Was wäre eine Bierfestival ohne Tauschbörse? An der Karl-Marx-Allee handelten Sammler mit Gläsern, Etiketten und vielen anderen Utensilien. Und die Besucher lernten Leute kennen, die 18 000 Bierdosen und 75 000 Deckel besitzen.

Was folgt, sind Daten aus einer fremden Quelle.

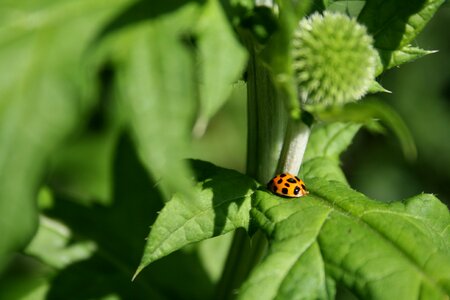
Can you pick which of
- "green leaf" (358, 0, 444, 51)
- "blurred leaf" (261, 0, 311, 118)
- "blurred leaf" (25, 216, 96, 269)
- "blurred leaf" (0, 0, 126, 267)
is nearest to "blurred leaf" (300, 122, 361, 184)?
"green leaf" (358, 0, 444, 51)

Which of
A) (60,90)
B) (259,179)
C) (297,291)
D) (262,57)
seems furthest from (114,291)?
(60,90)

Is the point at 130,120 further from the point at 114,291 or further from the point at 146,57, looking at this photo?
the point at 114,291

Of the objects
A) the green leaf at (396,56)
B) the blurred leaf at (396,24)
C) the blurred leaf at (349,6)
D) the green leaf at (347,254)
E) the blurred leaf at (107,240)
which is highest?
the blurred leaf at (349,6)

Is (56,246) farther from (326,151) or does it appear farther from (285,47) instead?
(285,47)

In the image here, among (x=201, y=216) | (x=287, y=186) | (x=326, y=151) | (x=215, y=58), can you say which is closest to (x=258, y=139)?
(x=287, y=186)

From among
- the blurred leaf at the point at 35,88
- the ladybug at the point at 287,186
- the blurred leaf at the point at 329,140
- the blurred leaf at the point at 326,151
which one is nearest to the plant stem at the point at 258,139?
the ladybug at the point at 287,186

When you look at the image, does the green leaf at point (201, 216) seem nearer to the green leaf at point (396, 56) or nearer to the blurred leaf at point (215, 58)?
the blurred leaf at point (215, 58)

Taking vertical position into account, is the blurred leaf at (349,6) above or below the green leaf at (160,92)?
below

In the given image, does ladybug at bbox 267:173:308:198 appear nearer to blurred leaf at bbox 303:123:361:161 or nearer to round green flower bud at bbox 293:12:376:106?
round green flower bud at bbox 293:12:376:106
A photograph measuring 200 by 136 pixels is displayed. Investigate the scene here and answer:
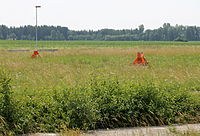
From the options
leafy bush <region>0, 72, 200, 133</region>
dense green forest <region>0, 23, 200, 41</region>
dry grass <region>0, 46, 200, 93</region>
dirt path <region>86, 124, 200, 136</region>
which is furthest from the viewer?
dense green forest <region>0, 23, 200, 41</region>

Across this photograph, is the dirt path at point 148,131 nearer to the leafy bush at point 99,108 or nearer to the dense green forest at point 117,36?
the leafy bush at point 99,108

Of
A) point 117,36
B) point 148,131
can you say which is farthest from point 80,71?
point 117,36

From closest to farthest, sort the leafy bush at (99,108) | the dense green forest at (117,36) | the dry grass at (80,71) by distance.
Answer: the leafy bush at (99,108) < the dry grass at (80,71) < the dense green forest at (117,36)

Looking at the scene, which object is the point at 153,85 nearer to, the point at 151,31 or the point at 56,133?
the point at 56,133

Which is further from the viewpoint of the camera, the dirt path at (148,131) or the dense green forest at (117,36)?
the dense green forest at (117,36)

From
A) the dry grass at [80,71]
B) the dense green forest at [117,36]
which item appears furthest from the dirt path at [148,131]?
the dense green forest at [117,36]

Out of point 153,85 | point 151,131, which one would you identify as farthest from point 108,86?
point 151,131

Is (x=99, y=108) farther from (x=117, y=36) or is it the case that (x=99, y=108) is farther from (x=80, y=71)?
(x=117, y=36)

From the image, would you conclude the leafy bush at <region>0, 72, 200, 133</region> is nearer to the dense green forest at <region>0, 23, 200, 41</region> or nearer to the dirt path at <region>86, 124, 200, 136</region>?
the dirt path at <region>86, 124, 200, 136</region>

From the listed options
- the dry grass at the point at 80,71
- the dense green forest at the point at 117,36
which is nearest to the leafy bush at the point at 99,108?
the dry grass at the point at 80,71

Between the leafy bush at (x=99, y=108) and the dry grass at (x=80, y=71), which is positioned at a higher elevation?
the leafy bush at (x=99, y=108)

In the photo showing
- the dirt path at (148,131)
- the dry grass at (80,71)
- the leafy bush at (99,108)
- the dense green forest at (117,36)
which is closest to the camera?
the dirt path at (148,131)

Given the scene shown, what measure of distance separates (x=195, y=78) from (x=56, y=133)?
917cm

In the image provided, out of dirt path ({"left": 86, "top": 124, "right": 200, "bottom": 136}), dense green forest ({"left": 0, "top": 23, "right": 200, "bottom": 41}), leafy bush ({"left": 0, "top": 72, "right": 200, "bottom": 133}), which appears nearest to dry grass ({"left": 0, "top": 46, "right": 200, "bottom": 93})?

„Actien-Brauerei Friedrichshain, um 1920. Oder hier: Adler-Brauerei, Gesundbrunnen, die hat schon 1891 zugemacht. Das hier ist auch gut: Schultheiss, 1901!“ Der 41-jährige Thomas Fricke konnte bei der Tauschbörse des gestern beendeten Bierfestivals an der Karl-Marx-Allee wieder seine Schätze präsentieren: Uralte Bier-Etiketten, meist von Brauereien, die längst vergessen sind. Vorsichtshalber als bunte Fotokopie, die Originale waren zu kostbar, um hier ausgestellt zu werden. Fricke gehört zu den Sammler-Originalen. Wie Werner Beyer und Ekkehard Winkler vom Zwickauer Brauerei-Souvernirclub Mauritius, die Kronkorken anboten, die bis zu 40 Euro pro Stück kosteten. Weil sie extra für die Fußball-WM 1994 in den USA hergestellt wurden, sind Sammler ganz scharf darauf.

Hans-Jürgen Steffin gilt auch als einer der Großen in der Branche. Er ist Herr über 18 000 unterschiedliche Bierdosen, die er allerdings im Leerzustand zu Hause lagert und auch nicht selbst ausgetrunken hat. Es sind Stücke, die sich Sammler aus aller Welt gegenseitig zuschicken, leer, weil dies Porto spart. Dass Steffin auch noch über 75 000 Bierdeckel verfügt und ein Sammelsurium von Fachkatalogen, ist fast eine Selbstverständlichkeit. „Bierdeckel und Etiketten sind die Klassiker“, erklärten Ralph Wendlandt und Christian Kosinsky („Ich bin Experte in Franken-Bier.“) den wenigen Laien, die an ihrem Stand um Orientierungshilfe baten. Die beiden Bierfans hatten unter anderem alte DDR-Etiketten im Angebot, etwa den Zwönitzer Zickenbock. Aber auch so was Modernes wie Snow Koks, eine Mischung aus Starkbier und Limonade, die man natürlich gleich aus der Flasche trinkt. Gläser aller denkbaren Brauereien stapelten sich auf den Tischen, auch kleine Gläser, die besonders beim weiblichen Publikum gut ankamen. Und bei Kindern sind es die kleinen Trucks mit allen möglichen Brauereibeschriftungen.

Inmitten von Köstritzer, Erdinger und Paulaner erblicken aufmerksame Besucher auch einen Lastwagen mit der Aufschrift „Prenzlauer Pils“ oder einen Laster mit dem weniger passenden Schriftzug „Beate Uhse“. Ansonsten boten die Händler, pardon: Sammler, alles an, was mit Biern bedruckt werden kann. Schilder, Telefonkarten, Pins, Caps und auch Uhren. So manches Bier wurde gekippt, beispielsweise Schierlinger Roggen, weil zur Sammeltherorie auch die Genusspraxis gehört. Riesige Bierbäuche aber waren hinter den Ständen kaum zu sehen. Getrunken wurde mit Maß, weil die Leidenschaft einen klaren Blick verlangt.

Einigen schien allerdings das zerklüftete Gemäuer des ehemaligen Café Warschau so trist und ruinös, dass sie schnell einen guten Grund fanden, sich die Umgebung schön zu trinken..C. v. L.